The discovery for me has been finding my voice in chanting, and this has only happened fully in the last couple of years. I learned about the Vedic Chant teacher training course and something inside said I might be able to do this, but I would have to get over the challenge of not liking my voice. Conversations with Howard, Sheila and friends in the yoga world eventually convinced me to ‘go for it’. The bonus was realising that I perhaps could approach chanting in a more developmental way, and that as I get older and more limited in energy and mobility, my voice and hopefully the learning part of my mind will see me through.

Have certain people played an important role in this journey?

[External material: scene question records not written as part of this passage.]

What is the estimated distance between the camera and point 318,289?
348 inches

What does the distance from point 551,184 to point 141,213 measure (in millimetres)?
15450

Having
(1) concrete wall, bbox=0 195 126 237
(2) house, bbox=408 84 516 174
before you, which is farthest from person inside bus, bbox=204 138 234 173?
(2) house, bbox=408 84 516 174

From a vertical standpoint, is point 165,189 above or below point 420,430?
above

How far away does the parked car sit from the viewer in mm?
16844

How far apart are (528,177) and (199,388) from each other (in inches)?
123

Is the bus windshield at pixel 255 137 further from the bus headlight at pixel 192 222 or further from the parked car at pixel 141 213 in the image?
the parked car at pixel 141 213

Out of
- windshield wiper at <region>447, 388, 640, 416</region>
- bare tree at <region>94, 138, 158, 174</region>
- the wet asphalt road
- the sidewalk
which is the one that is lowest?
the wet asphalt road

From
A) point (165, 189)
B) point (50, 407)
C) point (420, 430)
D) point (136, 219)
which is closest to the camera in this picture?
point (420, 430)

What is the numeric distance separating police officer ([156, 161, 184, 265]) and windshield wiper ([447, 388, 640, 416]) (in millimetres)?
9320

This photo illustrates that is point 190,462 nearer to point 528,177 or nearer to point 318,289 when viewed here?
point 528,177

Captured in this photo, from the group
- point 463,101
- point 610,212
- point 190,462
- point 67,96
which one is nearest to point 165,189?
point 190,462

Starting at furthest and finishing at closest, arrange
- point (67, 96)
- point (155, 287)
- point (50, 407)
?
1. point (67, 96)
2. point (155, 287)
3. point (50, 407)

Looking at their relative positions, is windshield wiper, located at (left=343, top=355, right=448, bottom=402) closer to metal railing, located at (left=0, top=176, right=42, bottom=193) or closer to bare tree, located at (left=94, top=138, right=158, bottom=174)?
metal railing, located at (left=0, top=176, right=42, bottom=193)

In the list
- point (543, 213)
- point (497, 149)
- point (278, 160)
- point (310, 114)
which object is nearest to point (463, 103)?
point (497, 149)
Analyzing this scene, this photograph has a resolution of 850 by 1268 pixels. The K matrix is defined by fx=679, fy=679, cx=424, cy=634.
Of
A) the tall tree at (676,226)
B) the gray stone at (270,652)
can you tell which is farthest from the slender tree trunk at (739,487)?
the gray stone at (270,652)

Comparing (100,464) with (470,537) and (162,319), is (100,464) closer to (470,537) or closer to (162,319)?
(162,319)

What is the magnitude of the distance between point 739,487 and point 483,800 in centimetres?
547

All those mentioned above plus a dear friend, Maggie Pollard, another student of Sheila’s who lives near and teaches yoga. She also goes to Howard’s group and we started having little sessions together which encouraged me greatly. I should add my husband too – he’s not convinced about chanting and has described my practice as ‘wailing and groaning,’ but he doesn’t intend to be mean. He just doesn’t get it in the way I do, and he is very supportive of me doing the course and starting a small learning group in our village.

What led you to do the Teacher Training course?

After many years of being a passive chanter – chanting in a group – I suddenly felt that I would like to pass on this wonderful tradition to others. I am not a yoga teacher so if I started teaching it would be dedicated to chanting, as Howard’s group is. Howard led me to Radha’s teaching and having been to workshops which she has led, I knew that her teacher training would be of the best quality. My ambition is to pass on the passion for chanting to at least one other person who would themselves become a teacher. There is a Thich Nhat Hanh quotation that says: “You are not an observer, you are a participant.”

Chanting for you now – why do you do it? And what has changed?

Chanting invigorates and soothes me. I like the challenge of mastering a new chant. I find I focus more easily on a chant than on prānāyāma and find chanting more meditative than meditation.

I felt that if I was going to be a teacher I needed some teaching practice. I have friends who are yoga teachers who were interested in joining a chanting group, and other friends who are simply interested in what it is that takes me regularly to Doncaster or further afield for chanting. There is a recently restored Victorian school building in my village with a beautiful room with a beamed roof. The acoustics and ambience are perfect for chanting. My little group are tolerant of my tentative teaching and have given me good constructive feedback.

I hold the group fortnightly. A core number have attended nearly every session since April when I held a “taster session.” One person has dropped out as she goes to Buddhist chanting and finds it confusing to do both. Others come and go, for good reasons as they have busy lives, but overall it is lovely to be experiencing chanting as a leader rather than a follower.